The company is slated to list on the Junior Market of the Jamaica Stock Exchange shortly after the offer closes. A total of 111.6 million of the shares are Reserved Shares, not initially available to the wider public. The company currently has 980 million shares issued and after the issue closes will end at 1.12 billion units.
The prospectus states that the directors intend to pursue a liberal dividend policy that projects an annual dividend of between forty percent and eighty percent of net profits available for distribution, subject to the need for reinvestment in the Company from time to time.
Metry Seaga is the Chief Executive officer and Ian Levy is the chairman of the board that comprises seven members in total.
Historical operating performance has not been all perfect with sales declining between 2016 and 2018 from $285 million to $244 million with negligible profit and loss, but sales rose to $503 million in 2019 and slipped to $443 million in 2020, but profit before tax rose to $69 million from a small $2 million loss and climbed further in 2020 to $83 million. While profit to September 2020 amounted to $87 million from revenues of $312 million but profit dropped to a mere $4.8 million from sales of $210 million for the nine months to September last year.
Indications are that revenues could get back to the $400 million region, in 2022 and profit around $75 million for earnings per share of 7 cents. With the company producing to order there are likely to be swings in revenues and profit that could result in big swings in the price of the stock. Of course, results could be better or worse as past results show.
Gross profit for the 2020 financial year was $233 million and was flat compared to the year prior.  Gross margins increased from 46.5 percent in 2019 to 52.5 percent. The prospectus stated that improved margins were due to a reduction in staff complement and streamlining its importation process as well as sourcing material locally where possible. Over the past five years, gross margin averaged 52 percent.
The Company’s revenues from contracted work for the nine (9) months to September last year was said to be delayed as a result of multiple unforeseen contract delays caused by the Covid-19 pandemic and the various COVID– 19 containment measures reduced the number of working hours which slowed the production and completion of work. The expected revenues from these delayed projects were $81 million.
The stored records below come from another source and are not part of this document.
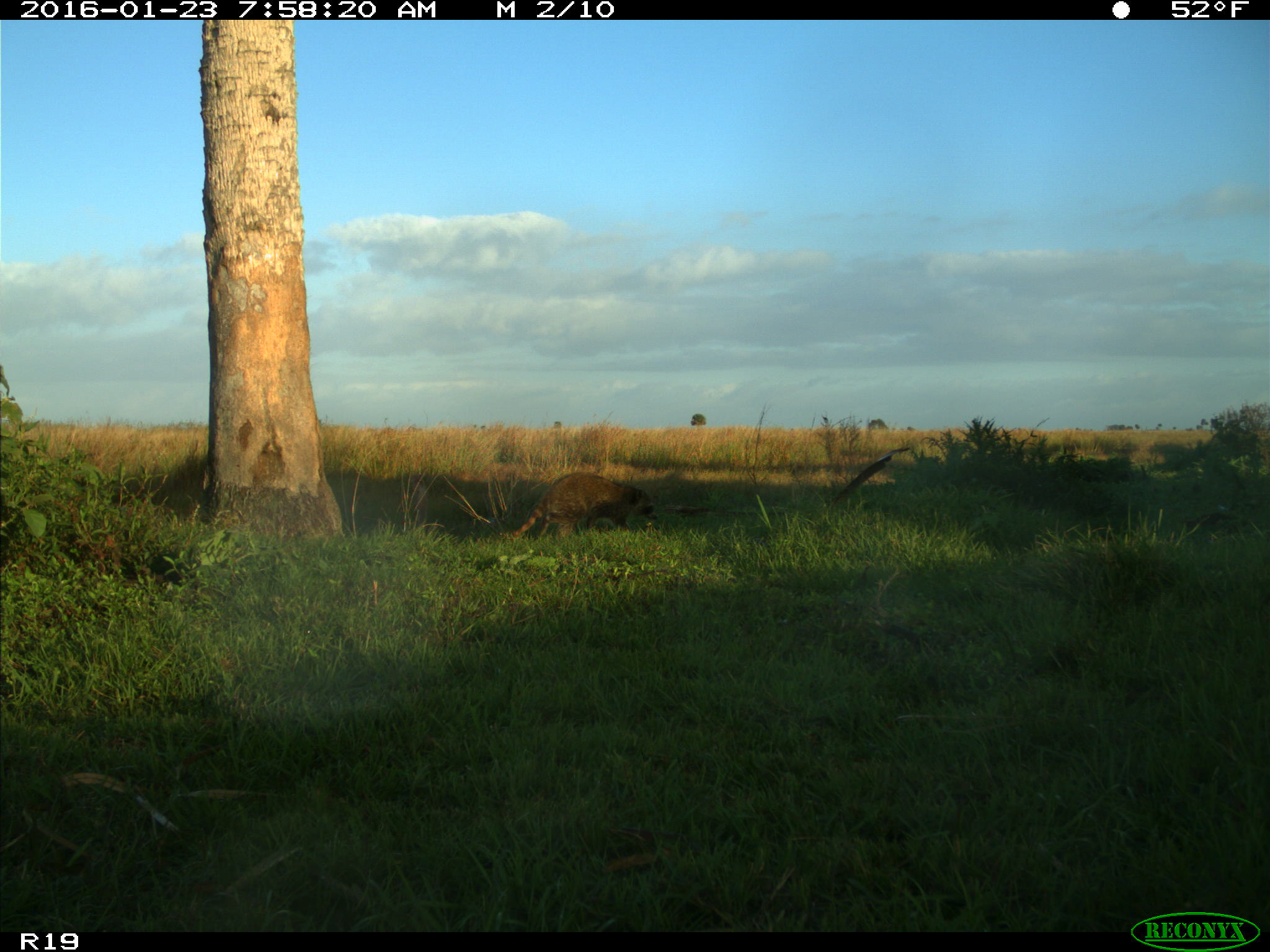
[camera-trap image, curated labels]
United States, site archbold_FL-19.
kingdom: Animalia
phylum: Chordata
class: Mammalia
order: Carnivora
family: Procyonidae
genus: Procyon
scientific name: Procyon lotor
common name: common raccoon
The company reports a pipeline of $255 million in contracts for the nine months to September this year and includes a $153 million contract awarded to the Company to manufacture and outfit the check in counters and baggage scales at Sangster International Airport in Montego Bay, slated to be completed in the September quarter of 2022 and $32 million in revenues remaining to be recognized from a contract to furnish the ROK Hotel to be completed in the second quarter.
Investment in the stock carries added risk, but it is well noted that the last two Junior Market listings are trading well over the market average of 17.5, based on 2021 earnings and 10 times 2022 projected earnings, with Future Energy Source trading at an incredible PE of 40 times last year earnings and 29 times 2022/23 earnings, with Spur Tree Spices at 28 times last year’s earnings and 16 times that of 2022, both having strong medium term growth prospects.
There are distinct differences between the two previous listings and the latter. The former two have a very clear path that suggests fairly consistent growth, the same is not so for JFP as such the latter should trade at a discount to the former in a rational market.